**What is expected**
Pull out each line below that contains the word "white" and copy it out in full.

**Data for this exercise**
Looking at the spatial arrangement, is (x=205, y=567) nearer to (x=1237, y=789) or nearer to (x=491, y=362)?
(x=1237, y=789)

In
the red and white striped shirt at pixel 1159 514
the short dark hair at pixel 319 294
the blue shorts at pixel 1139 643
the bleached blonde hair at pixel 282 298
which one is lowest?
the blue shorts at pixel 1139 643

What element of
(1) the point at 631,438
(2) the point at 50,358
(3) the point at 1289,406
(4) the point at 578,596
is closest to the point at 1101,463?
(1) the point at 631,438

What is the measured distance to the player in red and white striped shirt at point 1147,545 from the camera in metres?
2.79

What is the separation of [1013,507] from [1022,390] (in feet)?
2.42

--

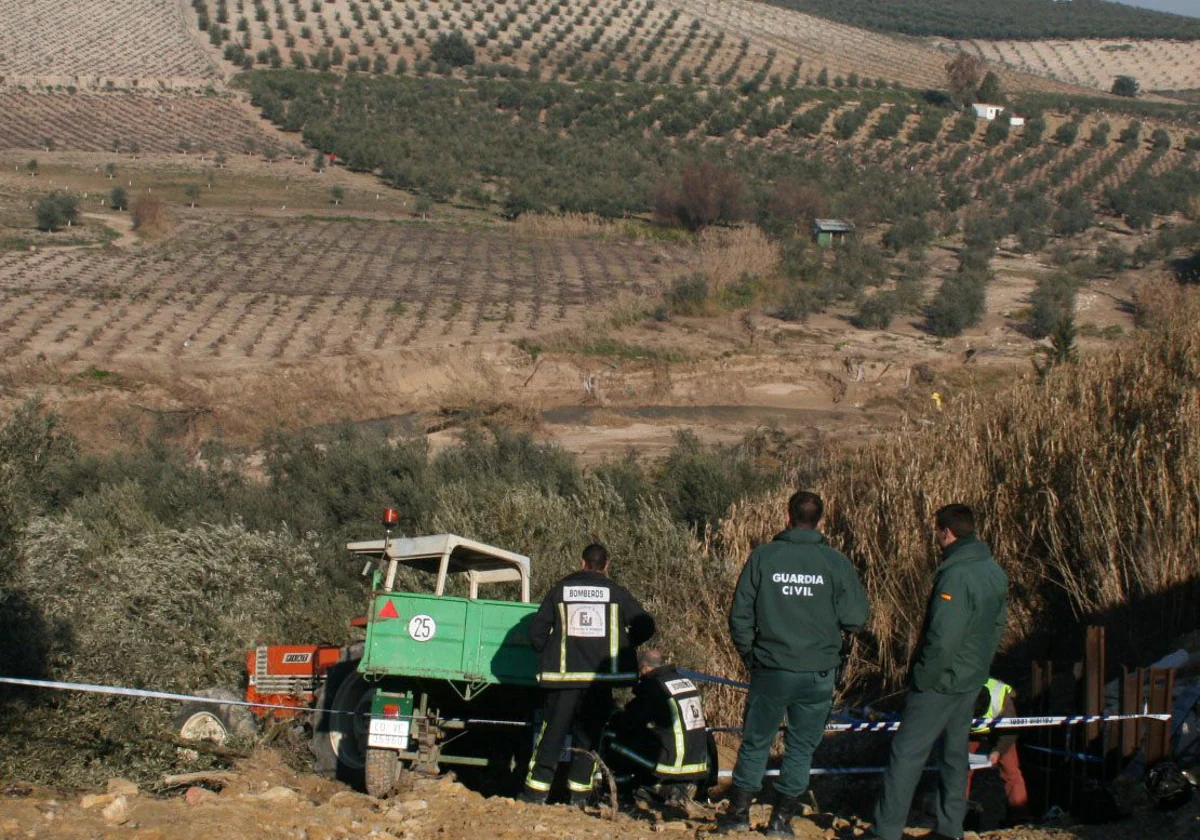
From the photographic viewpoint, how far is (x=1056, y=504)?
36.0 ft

**Answer for this exercise**
the red and white striped shirt at pixel 1159 514
What is the measured distance to the player in red and white striped shirt at point 1147,545 from the camera in metres?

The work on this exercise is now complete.